Адмирал флота встал и прошел в угол своего кабинета. Значит, предстоит война, а он не понимает почему. Причина может оказаться очень важной.
– Мы начинаем призывать на службу резервистов. Тоуленд, за последние два месяца вы потрудились чертовски здорово. Я собираюсь обратиться с просьбой, чтобы вас повысили до звания капитана третьего ранга. Вы не на действительной службе, но я знаю, как обойти это. В штабе командующего Вторым флотом есть вакантная должность офицера разведки. Адмирал обратился ко мне с просьбой откомандировать вас в его распоряжение, если ситуация ухудшится, и похоже, что она действительно ухудшилась. Вы займете должность, третью по важности в его группе прогнозирования военной опасности, и будете находиться на авианосце. Я хочу, чтобы вы приняли это предложение.
– Было бы неплохо провести день-другой со своей семьей, сэр. Адмирал кивнул.

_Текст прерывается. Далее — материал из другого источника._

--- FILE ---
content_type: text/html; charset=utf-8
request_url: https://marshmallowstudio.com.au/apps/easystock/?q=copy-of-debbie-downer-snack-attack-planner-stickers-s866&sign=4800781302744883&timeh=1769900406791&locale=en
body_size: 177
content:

– Да, мы многим вам обязаны. К тому же «Нимиц» сейчас в походе. Вы встретитесь с ним у берегов Испании. Жду вас здесь в среду утром с вещами. – Командующий Атлантическим флотом обошел стол и пожал руку Тоуленду. – Отличная работа, капитан.
В двух милях от штаба флота фрегат «Фаррис» был ошвартован у борта своей плавбазы. Под внимательным взглядом Эда Морриса кран осторожно опускал на носовую палубу корабля противолодочные торпеды с ракетными ускорителями, которые затем грузили в погреб боеприпасов. Другой кран перебрасывал припасы на корму, и треть команды «Фарриса» напряженно трудилась, перенося их в положенные места хранения по всему кораблю. Моррис командовал своим противолодочным кораблем уже почти два года, и впервые за все это время на борт принимали полный боезапас. Восьмиствольная «перечница» – установка для запуска противолодочных ракетных глубинных бомб – обслуживалась береговыми техниками, устранявшими небольшой дефект. Другая группа специалистов с плавбазы вместе с обслуживающим персоналом занималась радиолокационной установкой. Этим ограничивался список технических проблем, нуждающихся в решении. Двигатели корабля работали идеально, намного лучше, чем можно было ожидать от фрегата, построенного почти двадцать лет назад. Через несколько часов большой противолодочный корабль Военно-морского флота США «Фаррис» будет полностью готов…, для чего?